Revolusi sawit kita bukan hanya produksi dan ekspor tapi revolusi secara holistik. Misalnya, sawit memberi contoh paling baik tentang agrarian reform yang bukan hanya bagi-bagi tanah tapi juga bagi-bagi kesempatan ekonomi.
Ini salah satu alasan orang luar negeri atau pembeli minyak sawit makin mengapresiasi sawit kita. Kepada mereka, kita bisa katakan sudah lebih dari 40% sawit berada di tangan petani.
Artinya, Indonesia mampu membuat sistem yang tidak mempertentangkan antara pengusaha besar dan kecil, bahkan bisa dibuat bersinergi. Hal ini dapat digunakan untuk menurunkan tekanan pada sawit kita.
Lalu bagaimana dengan masalah legalitas lahan?
Salah satu masalah yang perlu kita perhatikan adalah masalah hukum dengan keluarnya keputusan Mahkamah Konstitusi (MK) Nomor 138 Tahun 2015.

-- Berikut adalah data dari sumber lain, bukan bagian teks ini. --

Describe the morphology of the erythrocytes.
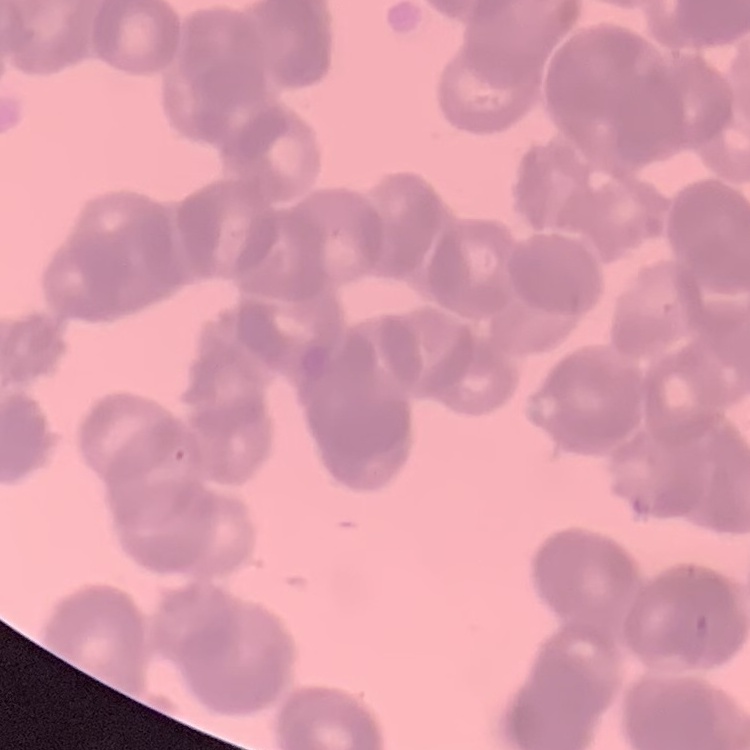

Rouleaux formation.

Stained with either Field's or Giemsa. Square crop of a larger photomicrograph. Thin blood smear.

Intinya, legalitas lahan perkebunan sawit haruslah Hak Guna Usaha (HGU). Sedangkan menurut UU Perkebunan No. 39 Tahun 2014 bisa HGU atau Izin Usaha Perkebunan (IUP). Salah satu saja dimiliki sudah cukup untuk sementara.
Sebenarnya UU Perkebunan ini melanjutkan apa yang sudah dilakukan sejak masa Orde Baru untuk mempercepat proses pembangunan sawit agar bisa menyelesaikan masalah ekonomi kita dalam banyak hal.
Bahkan pengusaha disuruh tanam terlebih dahulu baru keluar IUP. Di banyak daerah hal itu sudah berlangsung lama dan sekarang tanaman sawitnya sudah menghasilkan. Mungkin jumlahnya bisa jutaan hektar.
Keputusan MK 138/2015 membuat pekerjaan rumah kita sangat besar. Sebab dari sekitar 12 juta ha sawit kita saat ini, masih banyak yang belum memiliki HGU. Tanpa HGU, menurut legalitas, adalah tidak legal.
Dan yang paling jelas, dunia internasional akan mempersoalkan hal itu. Demikian juga RSPO akan mempersoalkan karena sebelumnya RSPO bisa menerima IUP saja untuk mendapatkan sertifikasi RSPO.
Jutaan hektar sawit kita yang bersertifikat RSPO dengan mudah menjual produknya ke luar negeri. Demikian juga dengan ISPO, salah satu syaratnya sekarang harus HGU sehingga prosesnya akan mandek.
Lalu, bagaimana caranya supaya ini tidak menjadi masalah?
Solusinya adalah pengaturan yang baik dengan bertumpu pada dua hal. Aturan yang awal keluar harus bersifat komprehensif, memberi manfaaat, dan memiliki kebenaran teoritik.
Namun bila aturan itu bersifat lanjutan, maka harus ada aturan transisionalnya. Jadi aturan lebih lanjut itu harus mengacu pada aturan sebelumnya yang ditempatkan pada aturan transisional. Dengan keluarnya aturan baru, HGU yang sudah keluar sebelumnya tetap berlaku.
Aturan itu tidak boleh berlaku surut. Jika memang ingin menata, HGU sebelumnya diatur dalam aturan transisional. Misalnya apanya yang berubah dan berapa lama waktu yang diberikan untuk perubahan tersebut.
Jika aturan sebelumnya yang tidak mewajibkan HGU untuk memulai usaha perkebunan, lalu aturan berubah, maka pemerintah harus membuat aturan transisional yang mengakomodasi akta hukum ini.
Setelah diakomodir, lalu diatur dengan melihat kebutuhannya. Misalnya, ada diskresi pemberian HGU secara cuma-cuma atau pemberian HGU secara dipercepat. Kalau pemerintah tidak melakukan itu, maka pemerintah alpa dalam melayani masyarakat.